* [Dataset content]
[Start of section]

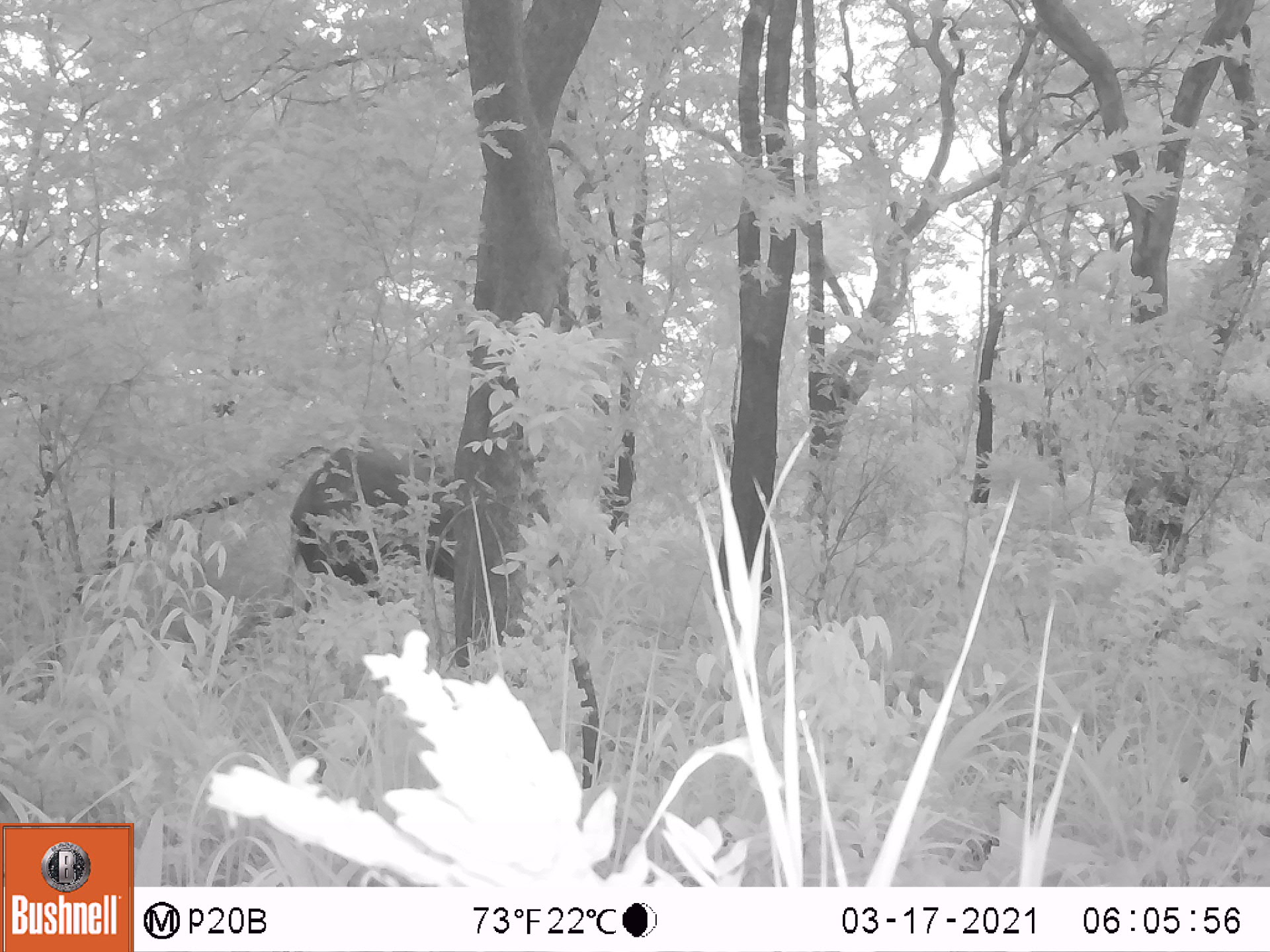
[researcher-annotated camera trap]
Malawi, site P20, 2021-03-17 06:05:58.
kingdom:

[End of section]
[Start of section]

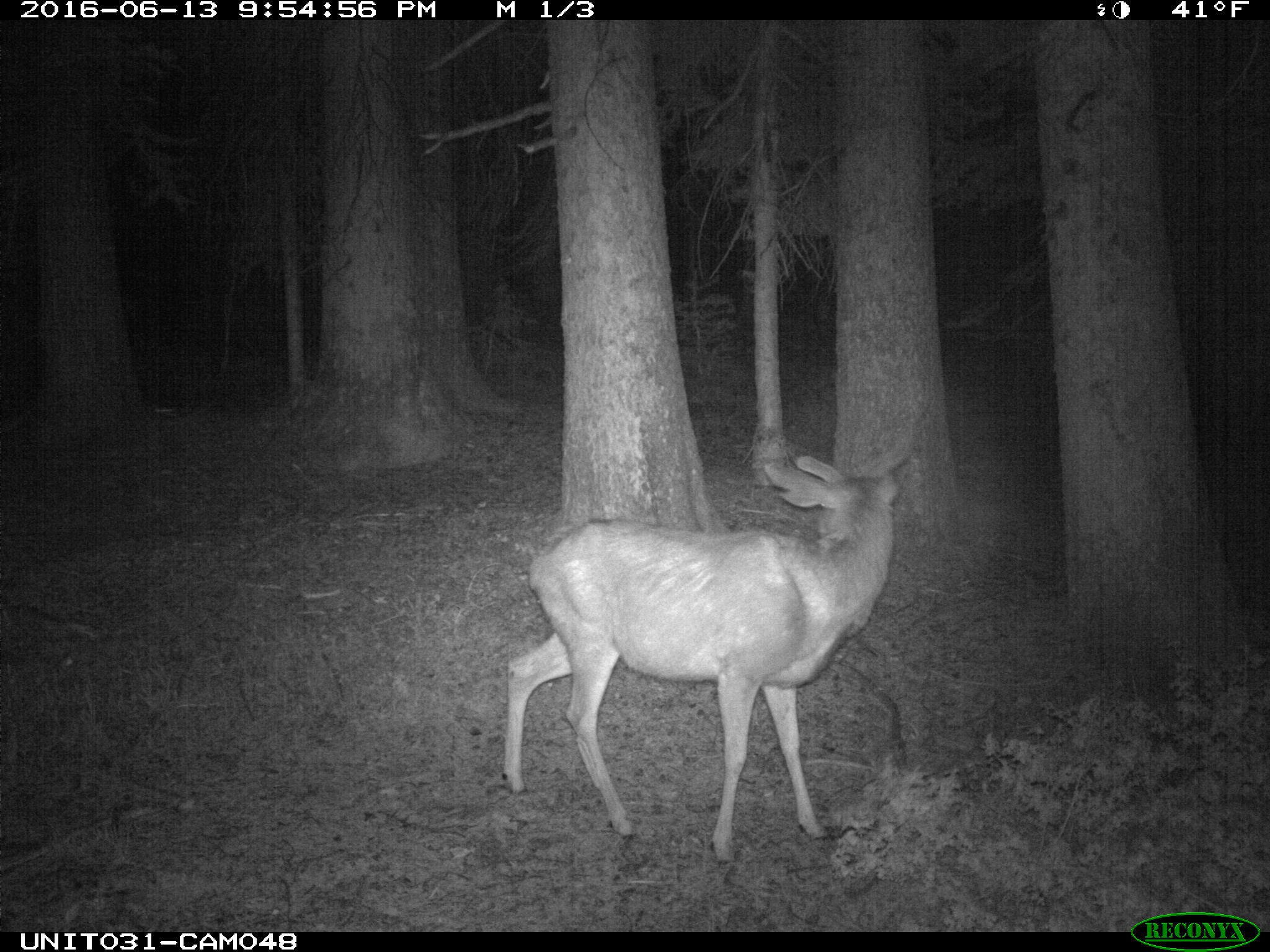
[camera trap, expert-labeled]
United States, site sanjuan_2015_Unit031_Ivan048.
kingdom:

[End of section]

* [Assignment] Copy the lines from the entries above in which the word "trap" appears.

* [Answer to the exercise]
[researcher-annotated camera trap]
[camera trap, expert-labeled]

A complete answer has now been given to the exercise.